Le jeu de boules

(d'après le "Dictionnaire de la Provence et de la Côte d'Azur" de Jacques Marseille)


    On joue "aux boules" probablement depuis la nuit des temps. En atteste cette stèle de Çatal Höyük, en Turquie, qui montre, neuf mille ans avant notre ère, des hommes jouant avec des pierres rondes - d'un diamètre inférieur à nous "intégrales" actuelles - comme on peut en trouver au bord de la mer ou dans le lit des rivières. Quand on est en possession d'un pareil projectile, le geste vient naturellement à l'homme de vouloir viser avec cette sphère qui épouse la paume de sa main un autre galet, pour faire un carreau. Au jeu de boules, le "tireur" à dû naître spontanément d'un réflexe humain universel, avant le "pointeur" qui demande une technique plus réfléchie, moins spectaculaire, sans doute, mais plus intellectuelle.

    En quelle langue le premier humain proposa-t-il à un congénère : "Chiche que j'attrape cette pierre ronde, là-bas"?

    Le jeu de boules était né.

    Dans une dizaine de tombes d'enfants égyptiens du VIIème millénaire, des boules de porphyre figurent à côté d'autres jouets accompagnant le jeune défunt dans sa traversée de l'au-delà. Fresques et papyrus portent en décoration des jeux de balles ou de boules pratiqués par des jeunes filles qui lancent des pierres rondes ou des fruits.

    Les grecs s'y adonnèrent avec entrain, comme le rapporte au IIème siècle Julius Polux, en parlant du "jeu du porteur" ou éphédrisme, qui consistait à lancer des galets ronds sur une pierre plate placée à une distance prévue par la règle du jeu. Le perdant devait porter son vainqueur( qui lui cachait la vue de ses mains) sur ses épaules jusqu'à ladite pierre.

    Bois, fruit séchées, peaux de chèvres bourrées de crin, tout fut bon au cours des millénaires pour jouer "à la boule" sans qu'on distingue encore vraiment ce qui relevait de la future pétanque et qui annonçait le futur football.

    Certains pensent que le jeu de boules, ancêtre du nôtre, aurait été importé de Grèce, via Rhodes, par les marins phocéens qui en 600 av. J.-C., fondèrent Massalia, devenue Marseille. De là, il aurait remonté la vallée du Rhône et commencé sa pacifique conquête.

    Des pierres, on allait passer à la boule en bois plus ou moins cloutée et du jeu de paysan du XIIIème au jeu aristocratique du XVIIIème siècle. Le premier suscita un tel engouement dans le peuple que les rois d'Anjou qui régnèrent sur la Provence en vinrent à le faire interdire sans jamais pouvoir l'éradiquer des pratiques populaires. Quand au second, les jeux de quilles, boules et paumes eurent beau être déclarés pernicieux moralement et économiquement (car les parties dites "intéressées", celles qui suscitent des mises d'argent, ont dû naître avec le jeu), ils conquirent toutes les classes aisées, aristocrates et bourgeois confondus. A Versailles, le Roi-Soleil n'avait pas été le dernier à "lancer la boule", qu'on lui présentait dans un joli panier d'osier pour épargner la royale échine!

■ ■ ■ ■ ■

**Consigne**
Prolongez le texte sur l'histoire du jeu de boules en reprenant juste après sa dernière phrase.

**Données**

■ ■ ■ ■ ■

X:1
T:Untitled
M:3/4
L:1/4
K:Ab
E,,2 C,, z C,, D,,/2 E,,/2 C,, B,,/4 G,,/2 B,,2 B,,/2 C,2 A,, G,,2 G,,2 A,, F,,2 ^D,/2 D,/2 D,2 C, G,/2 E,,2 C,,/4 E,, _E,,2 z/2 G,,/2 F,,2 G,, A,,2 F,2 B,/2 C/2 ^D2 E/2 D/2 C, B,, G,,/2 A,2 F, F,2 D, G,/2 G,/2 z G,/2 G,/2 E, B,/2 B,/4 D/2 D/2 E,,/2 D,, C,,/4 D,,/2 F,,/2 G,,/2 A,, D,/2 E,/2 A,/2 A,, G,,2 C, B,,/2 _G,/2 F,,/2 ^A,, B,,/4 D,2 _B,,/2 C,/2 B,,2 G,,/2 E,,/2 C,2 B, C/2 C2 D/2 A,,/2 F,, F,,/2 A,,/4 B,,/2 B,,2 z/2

■ ■ ■ ■ ■

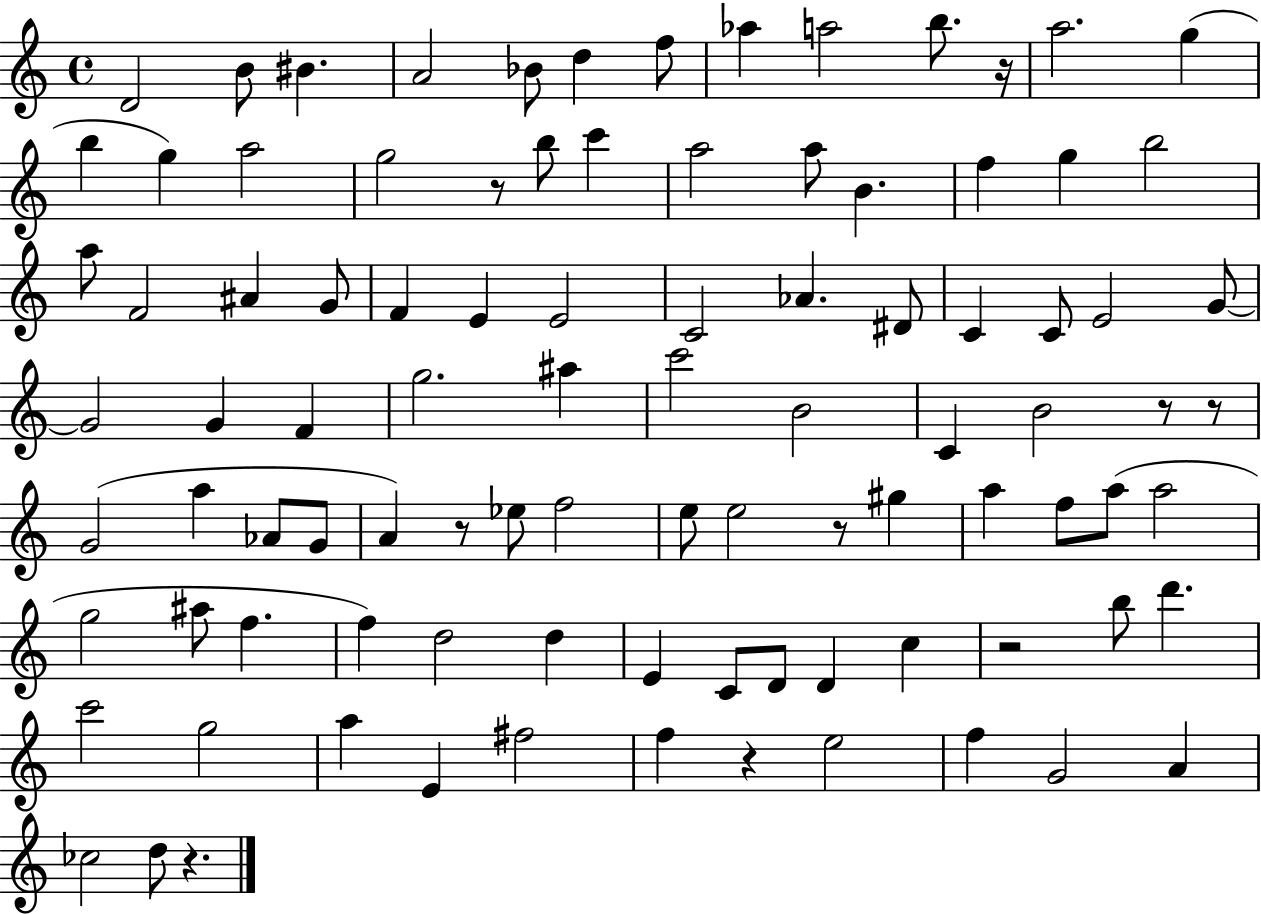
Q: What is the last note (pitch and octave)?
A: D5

■ ■ ■ ■ ■

**Résultat**
    On jouait déjà partout, dans les rues, sur les places, le long des lices qui flanquait les remparts.

    Si la Révolution abolit les privilèges, elle ne supprime pas les interdits. Qu'importe : le jeu de boules connut une ferveur populaire sans précédent. On jouait alors avec tout ce qui peut ressembler à un projectile sphérique tenant dans la paume de la main. Les petits boulets semblaient avoir été créés pour cela. Jusqu'à la mémorables partie qui, à Marseille, le 29 avril 1792, sous les voûtes du couvent des Recollets, transformés en poudrière et en réserve à canon, provoqua une véritable catastrophe. Quelques membres du club des Amis de la Constitution, entre deux séances, avaient entamé une partie de boules avec des petits boulets entreposés dans la réserve. On jouait à même les pavés ronds du cloître. En fusant lors d'un tir, un boulet produisit une gerbe d'étincelles sur le sol recouvert de poudre à canon éparpillée par les manipulations. Le feu prit et se communiqua aux tonneaux empilés dans la réserve; ceux-ci sautèrent avec un bel ensemble, et la majeure partie des bâtiments conventuels s'effondrèrent sur leurs occupants. A l'heure du bilan, on dénombra trente-huit morts et d'innombrables blessés. (au sujet de cette anecdote lire "Ca c'est passé à Marseille (Tome 1)")

    Par bonheur, la conquête mondiale de ce jeu se déroula en général plus pacifiquement. Il n'empêche que l'épidémie aura touché tous les continents, toutes les peuplades, quelles que soient leur couleur de peau et leur religion.

    Si l'on devait établir une hiérarchie familiale dans le jeu de boules modernes, il faut réserver la place de l'aînée à la boule lyonnaise, que les légions de César apportèrent probablement dans leur giberne à Lugdunum. Elle aura permis de cadrer les règles essentielles (dimensions des boules, des terrains, place et rôle des joueurs, concours) et de mettre en place les clubs, les sociétés et les fédérations.

    Tout en se démarquant par leurs spécificités, le jeu provençal (la longue) et la pétanque sont inspirées de l'exemple lyonnais pour réglementer un jeu populaire et en faire un sport de compétition.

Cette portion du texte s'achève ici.